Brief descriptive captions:
^^^^

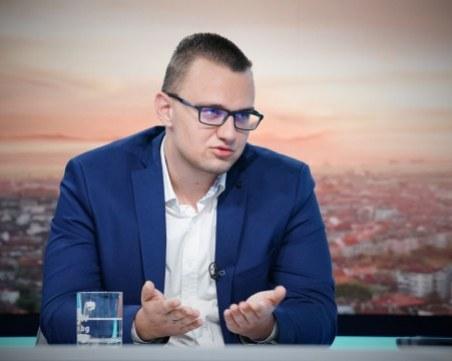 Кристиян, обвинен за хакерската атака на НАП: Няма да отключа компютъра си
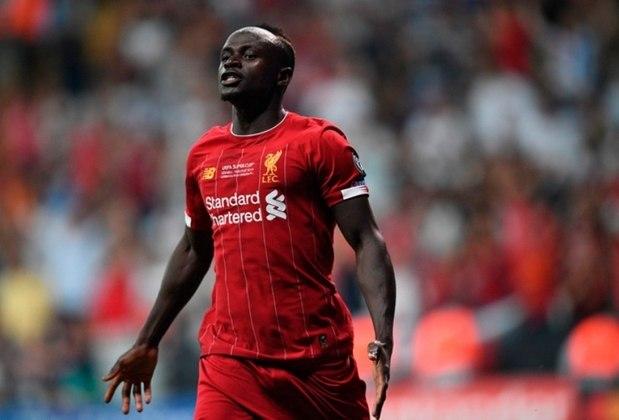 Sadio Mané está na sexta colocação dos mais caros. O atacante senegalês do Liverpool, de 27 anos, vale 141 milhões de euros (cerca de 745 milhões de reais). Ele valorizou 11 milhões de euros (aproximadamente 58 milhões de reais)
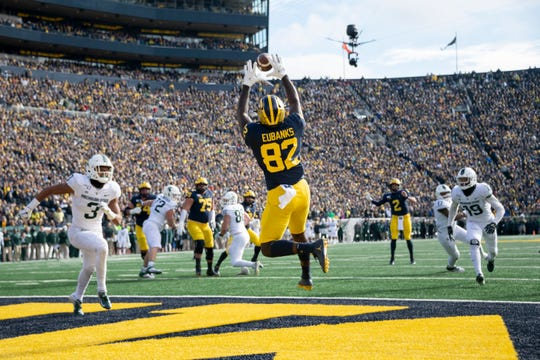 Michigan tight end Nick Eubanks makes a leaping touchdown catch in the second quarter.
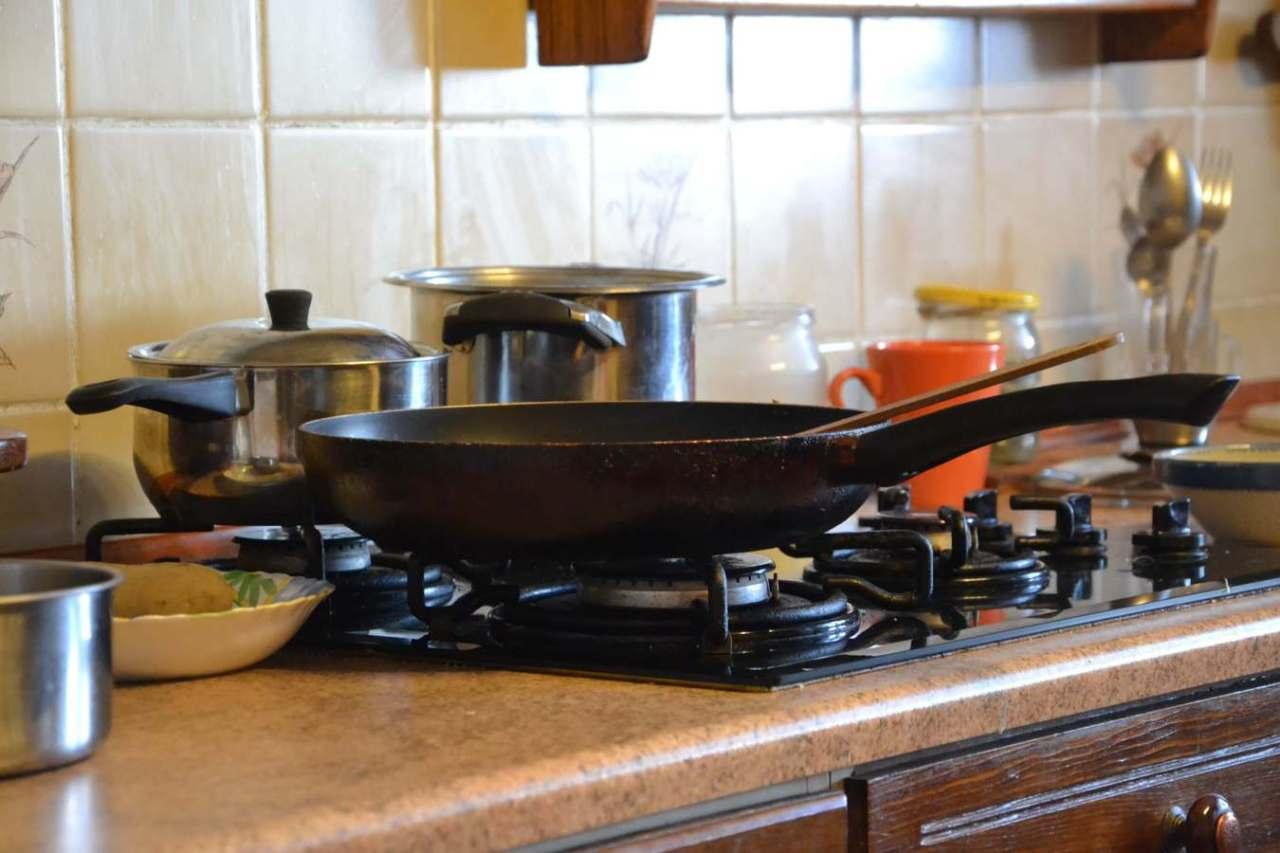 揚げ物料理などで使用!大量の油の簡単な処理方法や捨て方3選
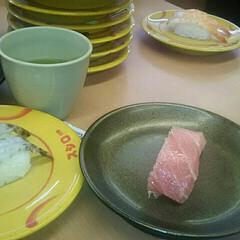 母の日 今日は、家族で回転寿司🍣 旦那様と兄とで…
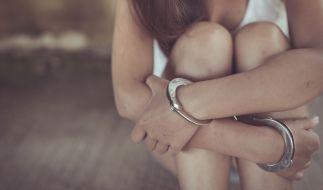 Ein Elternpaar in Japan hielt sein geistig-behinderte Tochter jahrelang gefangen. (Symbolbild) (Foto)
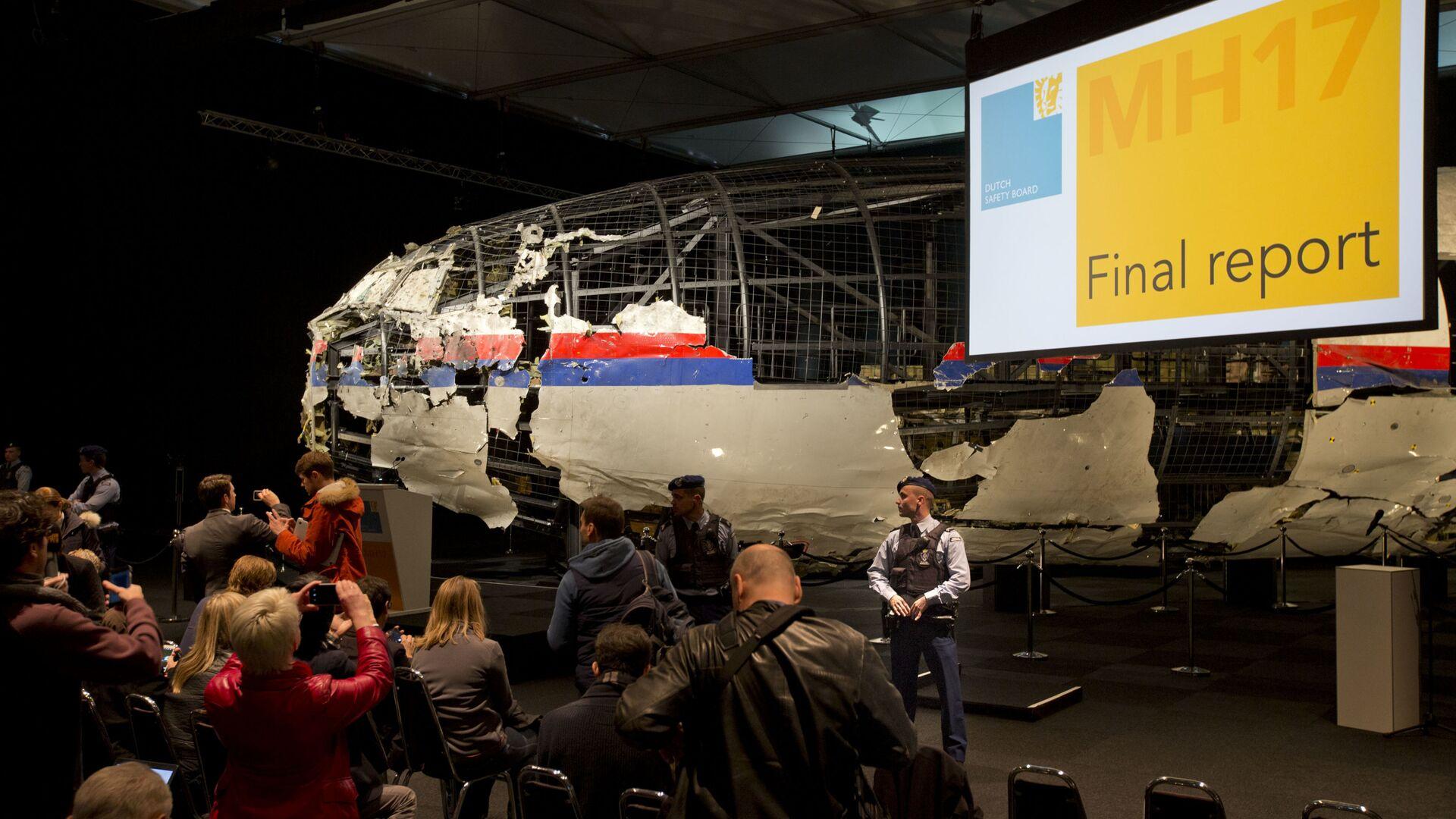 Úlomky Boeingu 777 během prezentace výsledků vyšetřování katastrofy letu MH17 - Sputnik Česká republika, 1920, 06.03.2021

^^^^

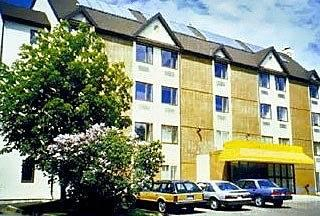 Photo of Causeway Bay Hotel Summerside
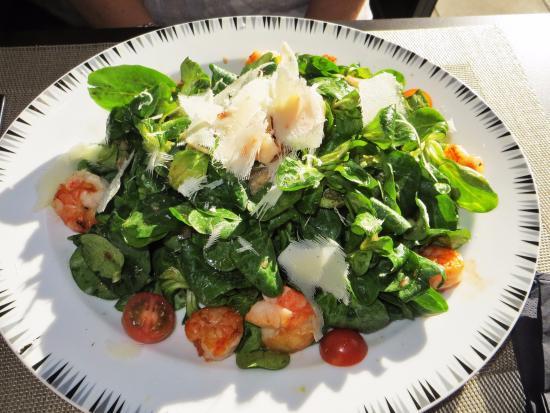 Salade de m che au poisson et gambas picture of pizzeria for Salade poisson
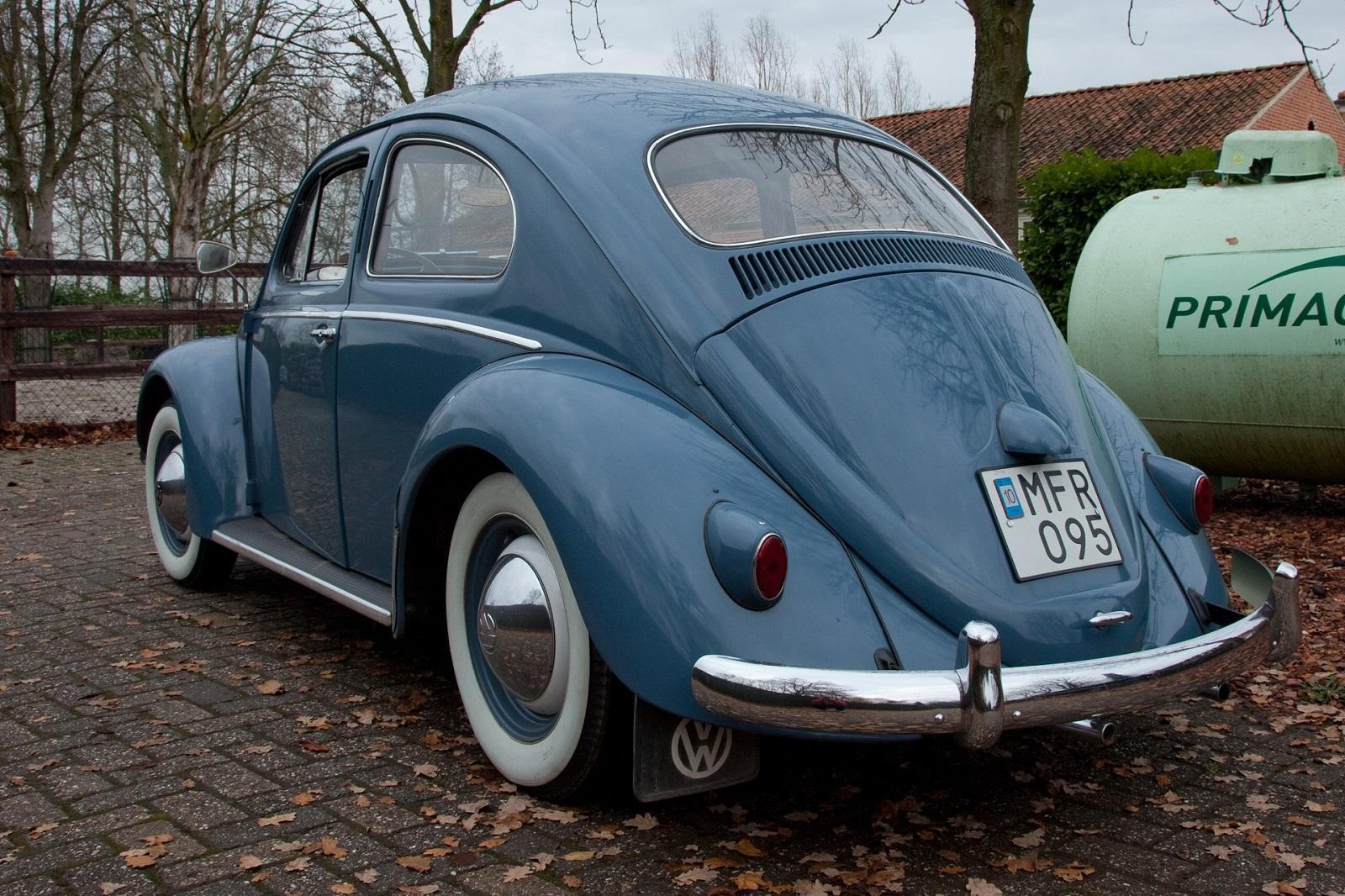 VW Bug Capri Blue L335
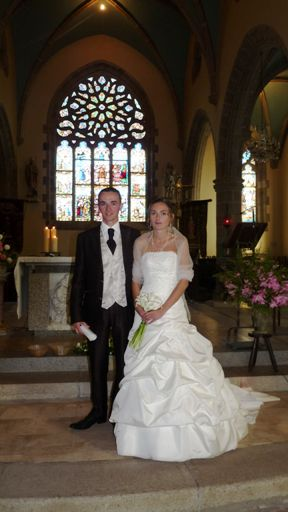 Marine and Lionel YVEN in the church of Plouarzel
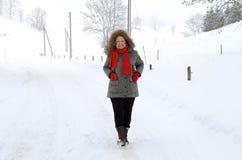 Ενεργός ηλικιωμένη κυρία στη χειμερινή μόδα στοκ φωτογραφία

^^^^

Please print the lines above word for word, starting at the one with "VW Bug Capri Blue L335" and ending at the one with "Ενεργός ηλικιωμένη κυρία", both included, and without any picture.

 VW Bug Capri Blue L335
 Marine and Lionel YVEN in the church of Plouarzel
 Ενεργός ηλικιωμένη κυρία στη χειμερινή μόδα στοκ φωτογραφία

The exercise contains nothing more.